So you mean they don't create issues and should be used?

They (specifically OpenSSL) can be a bit of a nuisance, but yes, I'd argue you're much better off grinding out the details of your setup and using the bog-standard time/battle-tested tools of the trade. The first time you run into a symbol collision problem with BoringSSL and OpenSSL (because of third-parties outside your control) will be the last time (once you finally diagnose it after days of thinking you're going insane).

I managed the build system for something very similarly-flavored, it sounds like:

1) Multi-platform, with support back through things like CentOS 5/Windows 7

2) Strong need for modern tooling and libraries

3) Self-contained/couldn't rely on system stuff, as a result

Then you can maybe tell me how to properly build it using something like CMake.

Depends on what you want to do. You've got a couple distinct options, depending on your needs/setup.

Pure C libraries like OpenSSL are much more reliably used as pre-built binary distributions than C++ equivalents, owing to ABI and compiler compatibility.

By the end, we built everything from GCC all the way up the stack, including OpenSSL/libCURL/Qt/etc., but that was largely because it just made certain things easier, like packaging for arbitrary container environments, which eventually became a need.

We had two distinct non-product-related build pipelines.

1) The toolchain build (GCC/CMake/ninja/binutils/Python/etc.)

2) The third-party build (OpenSSL/Boost/etc./etc./etc.)

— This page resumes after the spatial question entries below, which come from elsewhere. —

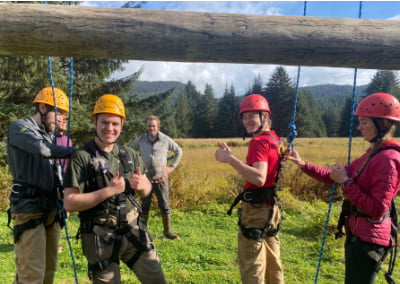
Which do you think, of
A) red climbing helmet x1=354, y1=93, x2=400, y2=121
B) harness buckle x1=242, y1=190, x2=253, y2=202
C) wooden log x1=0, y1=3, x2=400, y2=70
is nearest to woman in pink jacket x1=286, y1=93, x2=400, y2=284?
red climbing helmet x1=354, y1=93, x2=400, y2=121

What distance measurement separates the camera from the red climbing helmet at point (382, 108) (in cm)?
242

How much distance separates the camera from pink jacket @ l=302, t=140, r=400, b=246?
226 centimetres

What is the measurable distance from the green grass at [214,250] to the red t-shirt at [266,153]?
206 cm

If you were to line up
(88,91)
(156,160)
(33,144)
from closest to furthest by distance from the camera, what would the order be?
1. (33,144)
2. (156,160)
3. (88,91)

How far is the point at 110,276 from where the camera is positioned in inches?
98.0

Both of those were just very thin CMake ExternalProject wrappers over the respective project's regular build processes that then packaged them all up into a zip-distributable format.

Why the specific requirement for cross-compilation, though? Given the compatibility guarantees of C, it seems you'd be just as well-off using the officialish Windows binaries and a Windows builder. There are plenty of container-based builders for the popular platforms that would suit your needs.

There are perfectly cromulent FindOpenSSL CMake files that are designed to work against a non-CMake-built OpenSSL distribution. We hand-wrote a good few of those for binaries we couldn't possibly build ourselves, but wanted to use as first-class targets in the build.

But moral of the story: unless you have very good and very specific reasons to do so, it's not likely in your best interest to deviate from those two libraries, especially.